**TASK PROMPT:**
Swap "pink flower logo" for "pink floral emblem" throughout the listing below, leaving every other word as it is.

--- begin INPUT FOR THIS TASK ---

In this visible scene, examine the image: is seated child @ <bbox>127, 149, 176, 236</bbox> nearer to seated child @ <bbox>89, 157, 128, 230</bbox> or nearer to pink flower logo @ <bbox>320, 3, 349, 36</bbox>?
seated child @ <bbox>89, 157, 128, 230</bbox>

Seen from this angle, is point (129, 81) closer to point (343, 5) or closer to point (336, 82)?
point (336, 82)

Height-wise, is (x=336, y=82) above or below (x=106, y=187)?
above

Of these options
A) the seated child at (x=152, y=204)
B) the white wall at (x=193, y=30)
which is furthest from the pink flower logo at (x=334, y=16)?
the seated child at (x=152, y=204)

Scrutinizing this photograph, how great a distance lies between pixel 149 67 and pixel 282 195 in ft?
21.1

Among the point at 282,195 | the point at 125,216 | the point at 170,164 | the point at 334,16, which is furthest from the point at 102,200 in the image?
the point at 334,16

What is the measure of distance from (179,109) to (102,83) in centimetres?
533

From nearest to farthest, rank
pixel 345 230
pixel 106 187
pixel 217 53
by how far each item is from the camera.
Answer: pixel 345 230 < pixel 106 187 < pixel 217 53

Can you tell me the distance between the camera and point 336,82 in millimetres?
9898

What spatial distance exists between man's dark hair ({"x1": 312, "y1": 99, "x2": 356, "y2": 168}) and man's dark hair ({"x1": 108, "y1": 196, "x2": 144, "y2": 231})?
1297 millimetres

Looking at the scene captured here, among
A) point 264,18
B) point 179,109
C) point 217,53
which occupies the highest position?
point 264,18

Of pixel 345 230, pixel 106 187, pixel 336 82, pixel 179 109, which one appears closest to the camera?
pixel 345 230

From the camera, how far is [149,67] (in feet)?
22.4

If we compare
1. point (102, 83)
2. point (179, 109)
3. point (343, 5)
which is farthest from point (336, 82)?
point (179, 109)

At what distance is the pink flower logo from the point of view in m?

--- end INPUT FOR THIS TASK ---

**ANSWER TO THE TASK:**
In this visible scene, examine the image: is seated child @ <bbox>127, 149, 176, 236</bbox> nearer to seated child @ <bbox>89, 157, 128, 230</bbox> or nearer to pink floral emblem @ <bbox>320, 3, 349, 36</bbox>?
seated child @ <bbox>89, 157, 128, 230</bbox>

Seen from this angle, is point (129, 81) closer to point (343, 5) or closer to point (336, 82)?
point (336, 82)

Height-wise, is (x=336, y=82) above or below (x=106, y=187)?
above

Of these options
A) the seated child at (x=152, y=204)
B) the white wall at (x=193, y=30)
which is furthest from the pink floral emblem at (x=334, y=16)?
the seated child at (x=152, y=204)

Scrutinizing this photograph, how great a distance lies between pixel 149 67 and pixel 282 195 in ft?
21.1

Among the point at 282,195 | the point at 125,216 | the point at 170,164 | the point at 334,16, which is furthest from the point at 102,200 in the image?
the point at 334,16

What is the measure of distance from (179,109) to (102,83) in centimetres?
533

From nearest to farthest, rank
pixel 345 230
pixel 106 187
pixel 217 53
by how far each item is from the camera.
Answer: pixel 345 230 < pixel 106 187 < pixel 217 53

Can you tell me the distance between the camera and point 336,82 in millimetres?
9898

What spatial distance exists between man's dark hair ({"x1": 312, "y1": 99, "x2": 356, "y2": 168}) and man's dark hair ({"x1": 108, "y1": 196, "x2": 144, "y2": 231})?
1297 millimetres

Looking at the scene captured here, among
A) point 264,18
B) point 179,109
C) point 217,53
which occupies the highest position?
point 264,18

Of pixel 345 230, pixel 106 187, pixel 336 82, pixel 179 109, which one appears closest to the camera?
pixel 345 230

From the camera, how far is [149,67] (in feet)?
22.4

If we compare
1. point (102, 83)
2. point (179, 109)
3. point (343, 5)
which is farthest from point (336, 82)?
point (179, 109)

At what distance is the pink floral emblem from the point of view in m?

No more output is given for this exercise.